■ PROVIDED TEXT ■
- - -
Statistical analysis
Statistical analyses were performed using SPSS Software version 14.0. For methylation analysis, differences among groups were evaluated by one-way ANOVA. Pearson's χ2 test was used to determine the significance of any differences between the clinical variables in mutated versus wild-type samples. Survival curves were plotted using the Kaplan-Meier method and compared using the log-rank test. OS was defined as the time from diagnosis to date of most recent follow-up (censored) or death from any cause (event). The Cox proportional hazards model that included the International Prognostic Index (IPI) score was used to determine the significance of variables in the univariate survival analyses. All statistical tests were two-sided and considered significant at P ≤ 0.05.
Results
Identification of the minimum region of deletion on 1p36
In a previous study we showed a deletion frequency of ∼25% at chromosome band 1p36 based on the BAC array CGH analysis of 106 diagnostic FL biopsies (6). Herein we report a frequency of 20% in 141 FL cases using an algorithm called CMM joint analysis that identified a minimum region of deletion (MRD) corresponding to a single BAC clone with the highest frequency shift (Fig. 1A). This area is approximately 97 kb in size and contains five genes including HES5, LOC115110, TNFRSF14, C1orf93, and MMEL1. Information on the BAC clone within the MRD and the frequency of loss, gain, and copy-neutral state is shown in Fig. 1A (bottom).
- - -
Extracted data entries

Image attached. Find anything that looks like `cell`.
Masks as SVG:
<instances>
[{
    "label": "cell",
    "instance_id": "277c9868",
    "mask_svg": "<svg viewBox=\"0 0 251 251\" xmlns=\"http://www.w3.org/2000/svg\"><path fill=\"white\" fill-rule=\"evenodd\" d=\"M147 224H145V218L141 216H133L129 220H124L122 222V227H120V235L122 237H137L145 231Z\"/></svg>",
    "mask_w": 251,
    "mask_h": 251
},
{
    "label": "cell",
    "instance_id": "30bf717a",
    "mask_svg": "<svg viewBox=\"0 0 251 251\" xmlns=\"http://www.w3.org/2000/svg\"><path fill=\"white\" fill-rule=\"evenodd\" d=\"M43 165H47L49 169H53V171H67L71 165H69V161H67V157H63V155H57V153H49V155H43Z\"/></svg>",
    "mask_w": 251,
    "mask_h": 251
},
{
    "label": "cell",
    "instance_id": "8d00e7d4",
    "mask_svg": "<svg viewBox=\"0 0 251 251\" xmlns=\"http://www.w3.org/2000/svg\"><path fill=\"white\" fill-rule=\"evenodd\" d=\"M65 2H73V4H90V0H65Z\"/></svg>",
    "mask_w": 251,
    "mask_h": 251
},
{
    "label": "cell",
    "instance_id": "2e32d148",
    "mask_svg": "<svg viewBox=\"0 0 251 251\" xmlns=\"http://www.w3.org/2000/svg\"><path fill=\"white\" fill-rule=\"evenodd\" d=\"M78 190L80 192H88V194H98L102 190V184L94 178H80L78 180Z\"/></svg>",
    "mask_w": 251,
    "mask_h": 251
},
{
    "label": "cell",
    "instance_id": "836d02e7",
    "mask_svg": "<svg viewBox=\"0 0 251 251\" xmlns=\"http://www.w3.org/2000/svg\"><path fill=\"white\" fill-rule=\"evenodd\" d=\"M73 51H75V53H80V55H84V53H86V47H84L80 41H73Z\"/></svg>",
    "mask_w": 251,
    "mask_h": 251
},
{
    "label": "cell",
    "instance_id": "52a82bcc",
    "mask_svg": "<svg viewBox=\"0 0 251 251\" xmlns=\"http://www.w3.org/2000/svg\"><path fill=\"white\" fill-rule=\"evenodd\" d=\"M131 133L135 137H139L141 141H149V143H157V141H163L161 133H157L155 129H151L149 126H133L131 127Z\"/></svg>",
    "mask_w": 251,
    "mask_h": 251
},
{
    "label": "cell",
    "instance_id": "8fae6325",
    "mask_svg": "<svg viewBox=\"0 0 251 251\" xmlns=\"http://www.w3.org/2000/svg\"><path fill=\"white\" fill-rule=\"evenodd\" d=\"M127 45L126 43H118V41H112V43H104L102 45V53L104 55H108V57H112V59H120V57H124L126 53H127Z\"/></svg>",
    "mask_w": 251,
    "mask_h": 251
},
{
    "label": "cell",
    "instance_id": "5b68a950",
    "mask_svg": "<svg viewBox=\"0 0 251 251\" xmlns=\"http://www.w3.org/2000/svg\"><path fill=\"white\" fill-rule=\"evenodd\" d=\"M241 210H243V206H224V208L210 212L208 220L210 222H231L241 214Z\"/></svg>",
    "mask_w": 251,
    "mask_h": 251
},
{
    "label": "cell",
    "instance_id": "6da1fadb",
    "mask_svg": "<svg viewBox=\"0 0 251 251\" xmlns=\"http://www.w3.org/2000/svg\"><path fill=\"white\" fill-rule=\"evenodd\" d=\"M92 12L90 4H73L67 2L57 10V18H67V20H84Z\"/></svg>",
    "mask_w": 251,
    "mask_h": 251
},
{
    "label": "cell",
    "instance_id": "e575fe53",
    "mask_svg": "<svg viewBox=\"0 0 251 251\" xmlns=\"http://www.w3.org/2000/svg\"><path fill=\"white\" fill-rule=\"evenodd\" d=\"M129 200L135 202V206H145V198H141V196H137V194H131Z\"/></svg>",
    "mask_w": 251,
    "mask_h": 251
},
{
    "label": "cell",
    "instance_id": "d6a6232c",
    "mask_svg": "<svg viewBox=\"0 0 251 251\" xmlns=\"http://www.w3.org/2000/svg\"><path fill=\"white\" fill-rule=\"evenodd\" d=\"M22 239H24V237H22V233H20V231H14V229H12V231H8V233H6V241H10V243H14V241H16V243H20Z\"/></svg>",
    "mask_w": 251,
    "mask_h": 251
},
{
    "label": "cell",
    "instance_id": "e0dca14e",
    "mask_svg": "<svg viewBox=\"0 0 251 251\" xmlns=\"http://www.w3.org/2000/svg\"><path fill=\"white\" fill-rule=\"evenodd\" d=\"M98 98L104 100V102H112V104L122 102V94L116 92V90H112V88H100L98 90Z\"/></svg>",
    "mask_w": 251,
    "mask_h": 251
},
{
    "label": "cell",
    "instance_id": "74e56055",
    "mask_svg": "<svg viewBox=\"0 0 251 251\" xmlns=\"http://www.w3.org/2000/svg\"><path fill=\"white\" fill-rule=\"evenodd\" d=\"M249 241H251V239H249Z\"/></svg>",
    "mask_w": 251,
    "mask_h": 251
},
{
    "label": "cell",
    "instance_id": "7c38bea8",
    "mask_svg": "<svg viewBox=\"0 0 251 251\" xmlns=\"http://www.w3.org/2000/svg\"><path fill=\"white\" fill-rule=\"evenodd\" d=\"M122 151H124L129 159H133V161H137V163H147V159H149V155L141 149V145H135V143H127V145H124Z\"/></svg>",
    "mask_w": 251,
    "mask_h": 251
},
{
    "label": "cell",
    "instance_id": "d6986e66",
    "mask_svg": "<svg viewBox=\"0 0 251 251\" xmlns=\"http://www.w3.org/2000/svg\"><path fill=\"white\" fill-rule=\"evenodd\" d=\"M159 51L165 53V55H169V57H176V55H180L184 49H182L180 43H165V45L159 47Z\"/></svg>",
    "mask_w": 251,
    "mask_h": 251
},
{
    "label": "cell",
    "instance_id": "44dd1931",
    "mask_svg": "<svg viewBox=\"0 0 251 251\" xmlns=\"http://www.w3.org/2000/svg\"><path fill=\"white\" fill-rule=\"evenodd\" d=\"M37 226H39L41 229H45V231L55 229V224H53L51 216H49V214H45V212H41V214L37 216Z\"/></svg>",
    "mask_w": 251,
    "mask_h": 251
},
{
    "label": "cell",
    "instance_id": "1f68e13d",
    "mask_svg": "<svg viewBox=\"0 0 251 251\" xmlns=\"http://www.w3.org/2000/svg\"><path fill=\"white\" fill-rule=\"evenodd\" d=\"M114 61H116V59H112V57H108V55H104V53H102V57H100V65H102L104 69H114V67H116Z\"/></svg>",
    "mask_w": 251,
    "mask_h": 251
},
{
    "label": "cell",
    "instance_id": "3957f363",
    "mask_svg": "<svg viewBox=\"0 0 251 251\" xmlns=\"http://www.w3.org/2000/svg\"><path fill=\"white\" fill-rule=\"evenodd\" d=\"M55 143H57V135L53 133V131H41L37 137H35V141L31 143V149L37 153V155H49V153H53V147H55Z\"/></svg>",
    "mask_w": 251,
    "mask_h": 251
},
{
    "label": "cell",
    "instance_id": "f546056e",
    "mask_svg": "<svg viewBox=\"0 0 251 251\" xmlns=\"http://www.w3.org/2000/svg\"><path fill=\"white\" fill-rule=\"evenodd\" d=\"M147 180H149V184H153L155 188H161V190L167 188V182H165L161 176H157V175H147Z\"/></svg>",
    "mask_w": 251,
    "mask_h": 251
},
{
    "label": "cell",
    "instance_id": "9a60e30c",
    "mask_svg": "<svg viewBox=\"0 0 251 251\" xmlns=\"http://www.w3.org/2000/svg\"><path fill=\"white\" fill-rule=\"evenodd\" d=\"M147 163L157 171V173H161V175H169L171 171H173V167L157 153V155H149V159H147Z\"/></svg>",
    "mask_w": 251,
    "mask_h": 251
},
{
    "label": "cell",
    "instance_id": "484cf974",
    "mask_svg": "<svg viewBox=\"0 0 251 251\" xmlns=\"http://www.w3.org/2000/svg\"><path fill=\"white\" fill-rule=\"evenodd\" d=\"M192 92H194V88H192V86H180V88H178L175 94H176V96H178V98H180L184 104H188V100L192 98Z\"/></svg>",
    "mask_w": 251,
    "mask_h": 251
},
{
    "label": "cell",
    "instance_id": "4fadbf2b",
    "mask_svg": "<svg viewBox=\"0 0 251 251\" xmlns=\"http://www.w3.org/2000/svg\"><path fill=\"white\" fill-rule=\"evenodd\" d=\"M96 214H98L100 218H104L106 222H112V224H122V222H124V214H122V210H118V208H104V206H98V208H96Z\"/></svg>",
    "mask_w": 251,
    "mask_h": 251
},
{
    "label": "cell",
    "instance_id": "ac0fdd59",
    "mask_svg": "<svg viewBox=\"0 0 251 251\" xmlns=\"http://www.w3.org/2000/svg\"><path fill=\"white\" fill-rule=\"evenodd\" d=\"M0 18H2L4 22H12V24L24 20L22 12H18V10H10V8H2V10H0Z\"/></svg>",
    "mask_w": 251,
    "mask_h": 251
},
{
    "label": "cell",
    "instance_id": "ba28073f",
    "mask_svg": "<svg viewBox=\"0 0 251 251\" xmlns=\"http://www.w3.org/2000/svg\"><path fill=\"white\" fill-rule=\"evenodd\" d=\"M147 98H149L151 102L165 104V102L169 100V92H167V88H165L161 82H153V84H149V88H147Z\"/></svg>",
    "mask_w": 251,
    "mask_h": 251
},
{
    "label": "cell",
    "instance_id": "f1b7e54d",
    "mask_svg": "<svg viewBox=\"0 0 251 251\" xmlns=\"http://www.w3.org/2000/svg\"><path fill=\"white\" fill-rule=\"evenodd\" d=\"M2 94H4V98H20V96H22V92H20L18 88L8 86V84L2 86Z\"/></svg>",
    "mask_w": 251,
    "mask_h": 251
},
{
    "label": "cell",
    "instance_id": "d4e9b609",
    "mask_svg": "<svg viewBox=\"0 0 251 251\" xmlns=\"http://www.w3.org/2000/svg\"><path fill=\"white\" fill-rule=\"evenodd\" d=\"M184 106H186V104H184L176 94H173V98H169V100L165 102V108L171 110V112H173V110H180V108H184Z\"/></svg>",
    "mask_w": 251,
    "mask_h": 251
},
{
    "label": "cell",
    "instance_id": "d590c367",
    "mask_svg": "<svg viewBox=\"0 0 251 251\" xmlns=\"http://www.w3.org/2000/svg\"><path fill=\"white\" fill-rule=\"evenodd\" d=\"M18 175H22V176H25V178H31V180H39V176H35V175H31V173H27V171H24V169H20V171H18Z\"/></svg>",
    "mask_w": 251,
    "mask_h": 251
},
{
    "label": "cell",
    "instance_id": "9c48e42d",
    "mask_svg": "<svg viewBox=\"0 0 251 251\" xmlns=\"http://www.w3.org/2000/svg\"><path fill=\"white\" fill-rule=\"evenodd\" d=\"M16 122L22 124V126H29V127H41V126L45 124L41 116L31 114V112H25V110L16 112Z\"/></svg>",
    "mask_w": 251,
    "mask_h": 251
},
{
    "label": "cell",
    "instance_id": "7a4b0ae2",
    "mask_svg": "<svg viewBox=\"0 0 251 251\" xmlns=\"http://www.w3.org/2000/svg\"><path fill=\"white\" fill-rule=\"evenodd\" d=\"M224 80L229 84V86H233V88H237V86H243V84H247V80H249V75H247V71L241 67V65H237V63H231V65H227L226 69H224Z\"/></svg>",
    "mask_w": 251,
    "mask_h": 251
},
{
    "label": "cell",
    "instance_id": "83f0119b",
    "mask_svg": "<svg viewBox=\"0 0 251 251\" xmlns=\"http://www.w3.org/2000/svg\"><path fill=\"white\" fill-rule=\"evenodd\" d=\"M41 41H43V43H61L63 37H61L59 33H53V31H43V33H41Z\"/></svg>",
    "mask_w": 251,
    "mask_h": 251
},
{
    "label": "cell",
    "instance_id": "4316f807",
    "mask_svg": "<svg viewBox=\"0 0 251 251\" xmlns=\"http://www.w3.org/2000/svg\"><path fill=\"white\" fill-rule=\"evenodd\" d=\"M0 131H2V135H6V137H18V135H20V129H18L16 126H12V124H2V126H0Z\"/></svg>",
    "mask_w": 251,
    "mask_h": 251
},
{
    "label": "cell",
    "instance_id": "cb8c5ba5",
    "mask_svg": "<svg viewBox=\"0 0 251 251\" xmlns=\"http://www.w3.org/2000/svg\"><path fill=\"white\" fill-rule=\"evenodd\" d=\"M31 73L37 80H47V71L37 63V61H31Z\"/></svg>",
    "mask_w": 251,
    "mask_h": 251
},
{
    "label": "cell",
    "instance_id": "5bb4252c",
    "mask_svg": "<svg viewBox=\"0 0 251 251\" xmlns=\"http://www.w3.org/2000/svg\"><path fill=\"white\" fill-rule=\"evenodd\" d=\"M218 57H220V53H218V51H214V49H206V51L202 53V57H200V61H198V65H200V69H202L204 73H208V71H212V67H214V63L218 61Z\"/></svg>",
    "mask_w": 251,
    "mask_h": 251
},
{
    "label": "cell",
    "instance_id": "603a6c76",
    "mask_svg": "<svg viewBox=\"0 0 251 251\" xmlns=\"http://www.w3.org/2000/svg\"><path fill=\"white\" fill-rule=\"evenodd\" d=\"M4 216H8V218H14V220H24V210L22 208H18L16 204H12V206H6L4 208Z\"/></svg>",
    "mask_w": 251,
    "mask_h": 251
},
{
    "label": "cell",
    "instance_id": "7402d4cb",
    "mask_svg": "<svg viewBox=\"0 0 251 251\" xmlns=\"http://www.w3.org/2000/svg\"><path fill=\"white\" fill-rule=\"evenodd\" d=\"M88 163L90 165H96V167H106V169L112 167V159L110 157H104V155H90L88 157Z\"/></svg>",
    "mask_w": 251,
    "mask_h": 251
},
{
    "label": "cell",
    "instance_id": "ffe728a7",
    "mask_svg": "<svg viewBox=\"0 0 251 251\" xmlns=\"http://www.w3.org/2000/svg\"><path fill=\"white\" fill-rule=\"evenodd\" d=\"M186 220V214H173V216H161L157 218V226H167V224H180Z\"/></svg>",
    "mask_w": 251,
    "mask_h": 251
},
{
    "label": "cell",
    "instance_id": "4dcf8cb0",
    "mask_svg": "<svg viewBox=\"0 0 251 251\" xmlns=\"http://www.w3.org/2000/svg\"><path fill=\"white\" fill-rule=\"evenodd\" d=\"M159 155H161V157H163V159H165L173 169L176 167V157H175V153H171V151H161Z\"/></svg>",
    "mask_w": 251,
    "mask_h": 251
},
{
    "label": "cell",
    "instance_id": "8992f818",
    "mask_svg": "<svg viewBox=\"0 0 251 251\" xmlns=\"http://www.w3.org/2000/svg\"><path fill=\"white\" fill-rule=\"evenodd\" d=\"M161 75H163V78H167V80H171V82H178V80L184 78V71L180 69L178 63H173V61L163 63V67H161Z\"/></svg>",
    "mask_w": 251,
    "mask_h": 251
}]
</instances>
- - -
■ WORK INSTRUCTION 1 ■
Answer these questions from the study text:
(a) Which software and version were used for the statistical analyses?
(b) At what P value were the statistical tests considered significant?
(c) In how many FL cases was the 20% deletion frequency at 1p36 reported?
■ WORK INSTRUCTION 2 ■
Retype the stretch of the study text from "Statistical analysis" through "at P ≤ 0.05.".

■ EXERCISE OUTPUT 1 ■
(a) SPSS Software version 14.0
(b) P ≤ 0.05
(c) 141

■ EXERCISE OUTPUT 2 ■
Statistical analysis
Statistical analyses were performed using SPSS Software version 14.0. For methylation analysis, differences among groups were evaluated by one-way ANOVA. Pearson's χ2 test was used to determine the significance of any differences between the clinical variables in mutated versus wild-type samples. Survival curves were plotted using the Kaplan-Meier method and compared using the log-rank test. OS was defined as the time from diagnosis to date of most recent follow-up (censored) or death from any cause (event). The Cox proportional hazards model that included the International Prognostic Index (IPI) score was used to determine the significance of variables in the univariate survival analyses. All statistical tests were two-sided and considered significant at P ≤ 0.05.